At some point, all companies realize that they need to grow faster to meet their shareholders' expectations and that their core businesses just aren't going to reach those goals. So, senior management begins to think of new ways to create growth outside the core organization. They may decide to set up an "incubator."
What often happens next? In reality, most incubators fail to live up to expectations. Indeed, a survey of 300 firms by Arthur D. Little found that only 47% of companies believe their new ventures satisfy strategic objectives. Worse, only 24% meet financial objectives. When done right, however, new growth businesses can in fact generate massive growth.
IBM's Emerging Business Organization, for example, has produced businesses based on innovative technologies such as Linux, generating over $2 billion in annual revenues. Hewlett-Packard has grown its printing business to be the dominant source of its profits.
In Pictures: Seven Ways to Rev Up Your Company's Growth
How can companies avoid the most common pitfalls and make incubators work? Our experience leads us to recommend a planned, deliberate approach, which may surprise readers familiar with disruptive innovation. However, by starting out defining an incubator's purpose, setting clear rules and laying key building blocks, companies are more likely to succeed with incubators.

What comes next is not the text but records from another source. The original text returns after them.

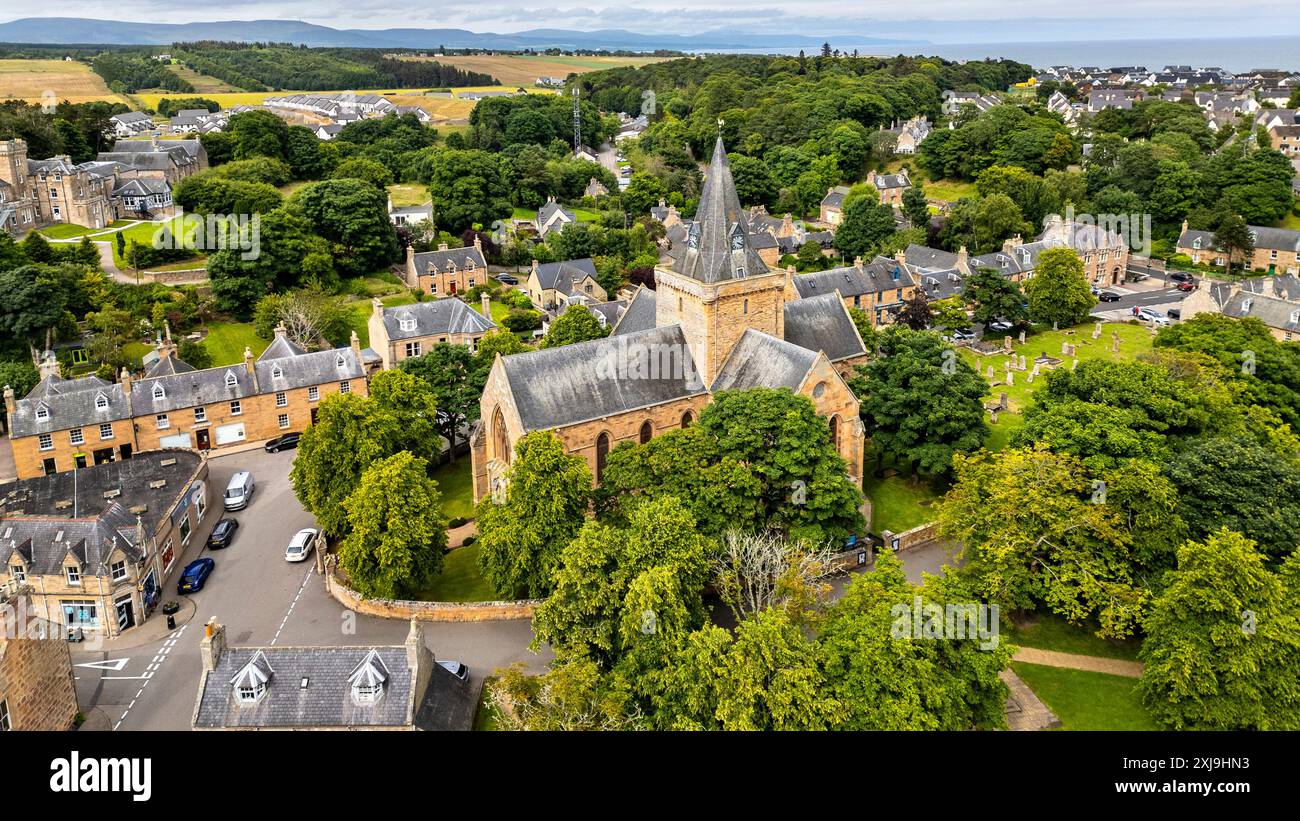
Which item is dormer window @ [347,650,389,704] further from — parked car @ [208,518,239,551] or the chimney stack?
parked car @ [208,518,239,551]

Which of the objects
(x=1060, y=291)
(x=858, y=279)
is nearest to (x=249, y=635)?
(x=858, y=279)

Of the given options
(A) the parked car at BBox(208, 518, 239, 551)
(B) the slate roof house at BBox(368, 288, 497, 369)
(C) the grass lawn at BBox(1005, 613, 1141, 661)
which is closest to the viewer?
(C) the grass lawn at BBox(1005, 613, 1141, 661)

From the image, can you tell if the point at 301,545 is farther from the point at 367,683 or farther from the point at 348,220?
the point at 348,220

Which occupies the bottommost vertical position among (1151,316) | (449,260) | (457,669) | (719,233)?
(457,669)

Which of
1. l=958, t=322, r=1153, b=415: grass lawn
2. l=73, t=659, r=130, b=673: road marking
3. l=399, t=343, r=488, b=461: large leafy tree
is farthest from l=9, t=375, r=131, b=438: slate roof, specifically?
l=958, t=322, r=1153, b=415: grass lawn

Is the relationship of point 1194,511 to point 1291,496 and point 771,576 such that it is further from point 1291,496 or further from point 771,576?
point 771,576
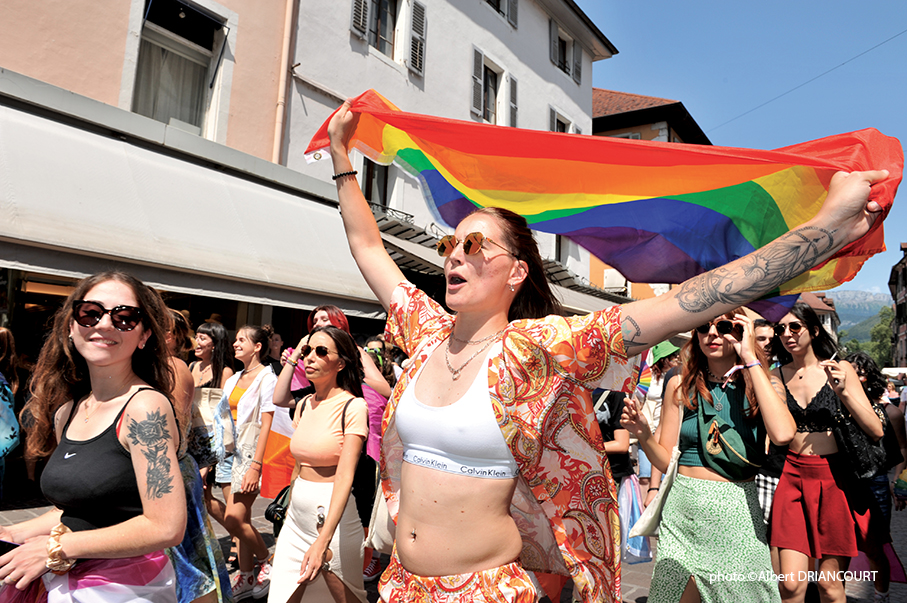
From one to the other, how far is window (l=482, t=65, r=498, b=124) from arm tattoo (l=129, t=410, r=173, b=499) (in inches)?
572

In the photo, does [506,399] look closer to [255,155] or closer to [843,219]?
[843,219]

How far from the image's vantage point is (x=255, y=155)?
996 centimetres

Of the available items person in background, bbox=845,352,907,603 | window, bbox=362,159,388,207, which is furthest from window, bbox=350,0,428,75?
person in background, bbox=845,352,907,603

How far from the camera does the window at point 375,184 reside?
12289mm

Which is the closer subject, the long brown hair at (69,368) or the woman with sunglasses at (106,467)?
the woman with sunglasses at (106,467)

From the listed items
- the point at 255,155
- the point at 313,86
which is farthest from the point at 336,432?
the point at 313,86

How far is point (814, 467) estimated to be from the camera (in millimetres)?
3646

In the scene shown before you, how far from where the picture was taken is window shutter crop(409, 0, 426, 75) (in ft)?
42.6

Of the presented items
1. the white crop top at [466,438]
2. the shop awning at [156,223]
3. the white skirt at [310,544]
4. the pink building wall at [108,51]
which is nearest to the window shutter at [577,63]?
the pink building wall at [108,51]

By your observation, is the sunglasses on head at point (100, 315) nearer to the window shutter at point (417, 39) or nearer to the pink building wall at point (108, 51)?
the pink building wall at point (108, 51)

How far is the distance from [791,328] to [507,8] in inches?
573

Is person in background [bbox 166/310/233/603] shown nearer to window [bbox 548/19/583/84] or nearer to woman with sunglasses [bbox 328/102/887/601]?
woman with sunglasses [bbox 328/102/887/601]

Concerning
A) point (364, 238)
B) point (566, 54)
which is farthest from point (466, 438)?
point (566, 54)

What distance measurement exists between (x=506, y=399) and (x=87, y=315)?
1557 mm
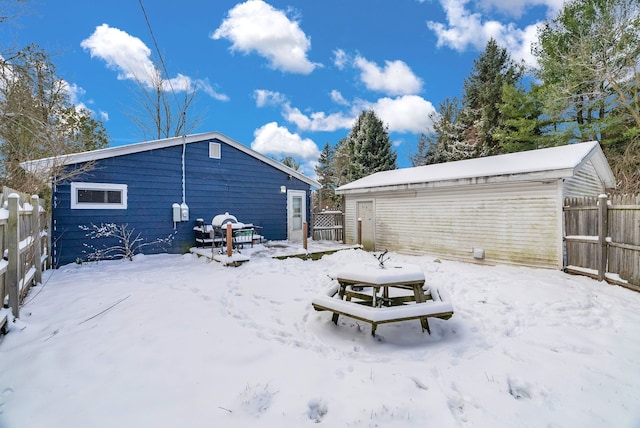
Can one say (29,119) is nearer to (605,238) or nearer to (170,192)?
(170,192)

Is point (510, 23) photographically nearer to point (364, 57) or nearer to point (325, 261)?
point (364, 57)

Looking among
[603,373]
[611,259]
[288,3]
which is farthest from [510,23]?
[603,373]

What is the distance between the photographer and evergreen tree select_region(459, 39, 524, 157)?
19.7 meters

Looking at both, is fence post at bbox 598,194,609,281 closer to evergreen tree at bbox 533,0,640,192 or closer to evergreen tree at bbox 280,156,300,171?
evergreen tree at bbox 533,0,640,192

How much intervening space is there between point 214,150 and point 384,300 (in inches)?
324

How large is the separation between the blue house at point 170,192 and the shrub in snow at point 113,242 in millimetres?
64

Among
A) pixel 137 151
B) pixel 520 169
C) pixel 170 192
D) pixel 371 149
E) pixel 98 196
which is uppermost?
pixel 371 149

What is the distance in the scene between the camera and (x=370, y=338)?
3.57 metres

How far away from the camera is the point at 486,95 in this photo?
65.4 ft

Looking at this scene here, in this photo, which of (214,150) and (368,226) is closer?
(214,150)

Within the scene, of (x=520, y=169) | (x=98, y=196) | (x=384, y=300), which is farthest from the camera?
(x=98, y=196)

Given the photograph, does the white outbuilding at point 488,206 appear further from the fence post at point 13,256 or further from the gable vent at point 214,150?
the fence post at point 13,256

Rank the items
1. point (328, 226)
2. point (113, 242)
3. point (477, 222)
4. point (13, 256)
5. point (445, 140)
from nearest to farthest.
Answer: point (13, 256)
point (113, 242)
point (477, 222)
point (328, 226)
point (445, 140)

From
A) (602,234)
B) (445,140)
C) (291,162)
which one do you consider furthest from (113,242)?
(291,162)
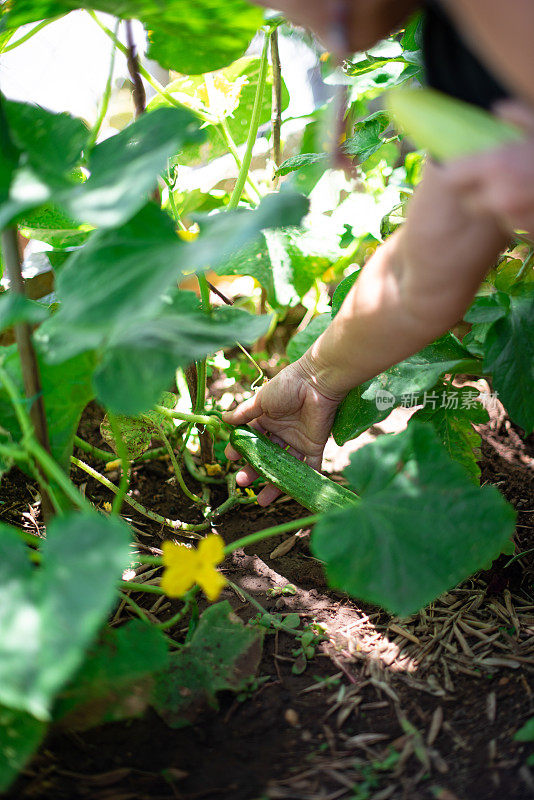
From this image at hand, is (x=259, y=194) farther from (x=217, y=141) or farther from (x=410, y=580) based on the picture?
(x=410, y=580)

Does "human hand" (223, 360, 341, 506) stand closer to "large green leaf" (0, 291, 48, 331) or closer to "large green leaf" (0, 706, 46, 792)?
"large green leaf" (0, 291, 48, 331)

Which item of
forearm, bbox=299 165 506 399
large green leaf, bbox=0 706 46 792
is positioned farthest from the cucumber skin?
large green leaf, bbox=0 706 46 792

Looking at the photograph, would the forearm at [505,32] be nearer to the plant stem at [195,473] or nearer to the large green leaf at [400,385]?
the large green leaf at [400,385]

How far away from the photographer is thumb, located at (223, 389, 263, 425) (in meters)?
1.48

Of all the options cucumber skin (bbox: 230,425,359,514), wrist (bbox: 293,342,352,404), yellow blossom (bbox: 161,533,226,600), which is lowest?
cucumber skin (bbox: 230,425,359,514)

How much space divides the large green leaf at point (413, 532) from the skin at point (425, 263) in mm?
194

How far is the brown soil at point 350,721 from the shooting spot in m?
0.80

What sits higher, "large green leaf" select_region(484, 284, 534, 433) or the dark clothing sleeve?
the dark clothing sleeve

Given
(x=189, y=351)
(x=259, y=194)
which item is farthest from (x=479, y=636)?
(x=259, y=194)

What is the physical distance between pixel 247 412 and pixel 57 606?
0.92 meters

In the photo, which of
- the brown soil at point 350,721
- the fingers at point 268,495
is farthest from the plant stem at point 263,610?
the fingers at point 268,495

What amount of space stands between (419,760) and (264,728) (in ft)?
0.74

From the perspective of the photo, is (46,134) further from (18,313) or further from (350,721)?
(350,721)

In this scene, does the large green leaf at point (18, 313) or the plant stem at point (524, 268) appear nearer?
the large green leaf at point (18, 313)
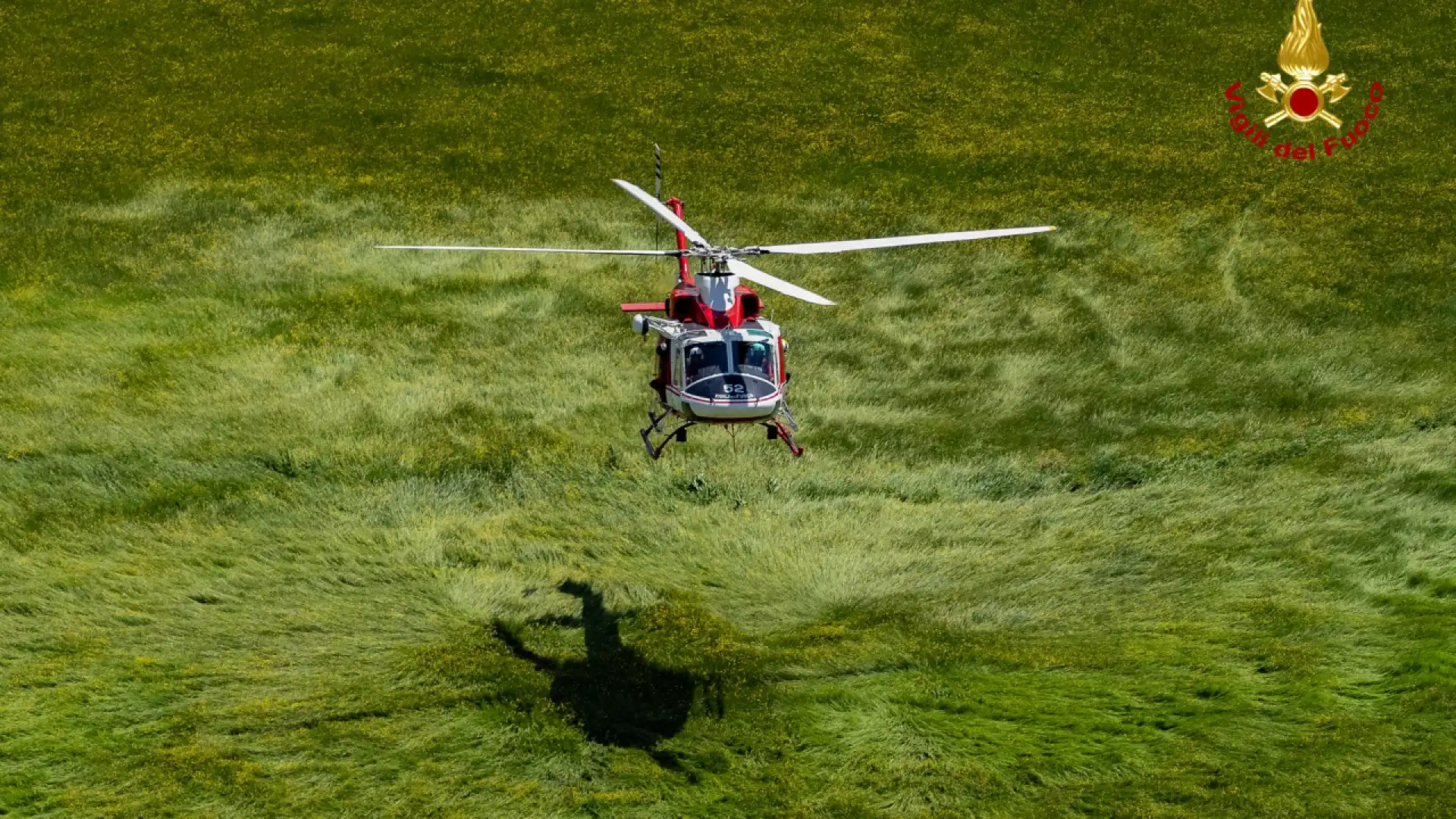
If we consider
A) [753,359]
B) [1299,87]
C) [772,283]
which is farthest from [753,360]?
[1299,87]

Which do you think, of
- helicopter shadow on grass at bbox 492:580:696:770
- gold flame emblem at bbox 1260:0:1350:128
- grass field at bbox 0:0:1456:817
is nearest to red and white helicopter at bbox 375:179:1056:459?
helicopter shadow on grass at bbox 492:580:696:770

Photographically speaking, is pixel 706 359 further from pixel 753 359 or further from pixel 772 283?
pixel 772 283

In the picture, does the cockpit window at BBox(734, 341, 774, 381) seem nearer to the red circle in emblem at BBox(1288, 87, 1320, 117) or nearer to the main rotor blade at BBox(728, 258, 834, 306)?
the main rotor blade at BBox(728, 258, 834, 306)

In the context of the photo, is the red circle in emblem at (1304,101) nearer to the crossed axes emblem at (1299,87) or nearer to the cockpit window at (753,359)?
the crossed axes emblem at (1299,87)

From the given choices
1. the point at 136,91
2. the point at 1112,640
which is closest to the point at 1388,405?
the point at 1112,640

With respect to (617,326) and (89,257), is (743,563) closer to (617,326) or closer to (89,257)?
(617,326)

The first thing to remember is that failing to define a purpose will result in the incubator team facing many internal--and competing--pressures regarding where to focus efforts and limited resources. For this reason, the incubator needs to have a clear mission and the independence to pursue its goals without undue interference from the core business of the company.
Begin by establishing "goals and bounds" that clearly differentiate the types of opportunities the incubator should prioritize from those it should eschew. Surprisingly, putting such constraints on the incubator's innovation efforts can actually lead to superior results, because the team will have clear guideposts on what is within and what is outside of the scope of the company's goals.
Also, the incubator's mandate, and its rules, must be different from the mandate and rules of the company's main business, so that the incubator's disruptive ventures can start small and go on to success. Unless a very senior executive is a strong advocate, or unless the incubator is created from the beginning with a mandate to be different from the primary business, the incubator may stumble on standard organization rules--that new projects require a full P&L or an explicit internal rate of return, for instance. If these rules apply to the incubator, the company needs to say so upfront. If not, the incubator needs to be free to follow a more fluid approach to exploring disruptive projects.
Defining the incubator's purpose and creating a mandate will focus the development of the proper "portfolio" of innovation projects that the incubator pursues. Without active management, an incubator's portfolio ends up consisting of highly incremental initiatives, with one or two big bets to show that grander purposes are in scope.
Disruptive innovations are uncertain, unpopular and difficult. In a portfolio heavily weighted toward incremental improvements, disruptive projects invariably lose out, even though they tend to create by far the most shareholder value.
The most critical staffing decision is the selection of the incubator's leader. While it is tempting to choose a senior leader, this can, in fact, prove counterproductive. Senior leaders, or even younger rising stars, often cannot dedicate themselves wholly to the incubator. The unit then becomes an "other" bucket for the leader, who does not have the time to focus on the incubator's core mission.
Rather than seeking out people with résumés well suited to the company's main managerial positions, leaders should look for those who have encountered challenges similar to those they will find in the incubator. These experiences include the ability to manage unstructured situations, to test and learn rapidly, and to build external partnerships.
Senior executives also need to take responsibility for staffing a small full-time team to start the incubator. These people should volunteer for the job, as the right outlook is essential, and the types of employees whom the company's main business can easily spare are usually not the sort needed in a fast-moving, relatively unstructured environment. If management views a rotation in the incubator as excellent grooming for broader responsibilities (as it frequently is), then staff will be more willing to sign up. There should be a clear plan for how additional people will be brought on board as initiatives grow.
The seemingly mundane details of how concepts are created, shaped and evaluated frequently hold the keys to the success--or failure--of incubator efforts. Companies recognize the need for some sort of stage-gate process, yet simply copying the process from the core business creates vast problems.
Because the core business works in a world with greater certainties and bigger bets, its evaluation system tends to require buttoned-down business cases at an early stage. Managers must define a wide range of business plan elements for the project to proceed to the next stage, and there is little capability for piloting initiatives and looping back as new learnings emerge. Incubators--if they are reaching for disruptive innovation--work in a world with far less clarity. But they bring discipline to the idea-creating process; finding opportunities is not left to serendipity or management's passing notion.